A representative of the Canada Border Services Agency, relying on media reports, said Mugesera had overdosed on pills at his Quebec City home.
Mugesera, who has lived in Canada for nearly 20 years, spent three days in a hospital before his release on Saturday and his subsequent detention.
The alleged overdose shows just how far he's willing to go to remain in Canada, the agency said.
"For the moment I submit that Mr. Mugesera is facing an imminent deportation order," Roberto Godoy, a representative of the CBSA, told the hearing.
"Mr. Mugesera presents a serious flight risk and that's based on his reaction to a Federal Court ruling (last week) that there would be no stay."
While he was in hospital, lawyers were successful in delaying his deportation with a motion filed in Quebec Superior Court.
Godoy said the government is prepared to abide by whatever the Superior Court rules.
If the ruling is in Ottawa's favour, Mugesera could be deported at the earliest opportunity.

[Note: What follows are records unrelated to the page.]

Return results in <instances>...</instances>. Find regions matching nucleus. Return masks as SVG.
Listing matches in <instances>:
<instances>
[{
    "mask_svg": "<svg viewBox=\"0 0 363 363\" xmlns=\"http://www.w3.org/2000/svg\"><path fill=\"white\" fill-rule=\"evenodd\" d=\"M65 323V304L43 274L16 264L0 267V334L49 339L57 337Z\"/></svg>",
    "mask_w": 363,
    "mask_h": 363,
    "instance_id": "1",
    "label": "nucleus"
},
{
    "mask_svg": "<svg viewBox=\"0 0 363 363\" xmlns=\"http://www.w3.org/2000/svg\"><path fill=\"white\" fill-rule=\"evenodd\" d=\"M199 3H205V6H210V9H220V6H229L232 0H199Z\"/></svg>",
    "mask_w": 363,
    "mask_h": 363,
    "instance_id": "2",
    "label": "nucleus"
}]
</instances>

If that happens, Mugesera is expected to face criminal charges in the African country related to the 1994 killing of between 800,000 and one million Rwandans.
A university professor and one-time Rwandan political operative, Mugesera gave a virulent, anti-Tutsi speech in 1992.
Two years later, Hutu-backed militias later carried out a 100-day massacre of Tutsis and Hutu moderates, with the speech being rebroadcast during the bloody period.
Mugesera's lawyers argue the Quebec City resident could face torture back home.
They have asked the United Nations Committee Against Torture to look at Mugesera's claim. That body has asked Canada to hold off on the deportation.
A lawyer is accusing the Canadian government of ignoring its international commitments by trying to proceed with Mugesera's deportation before the UN committee can examine his case.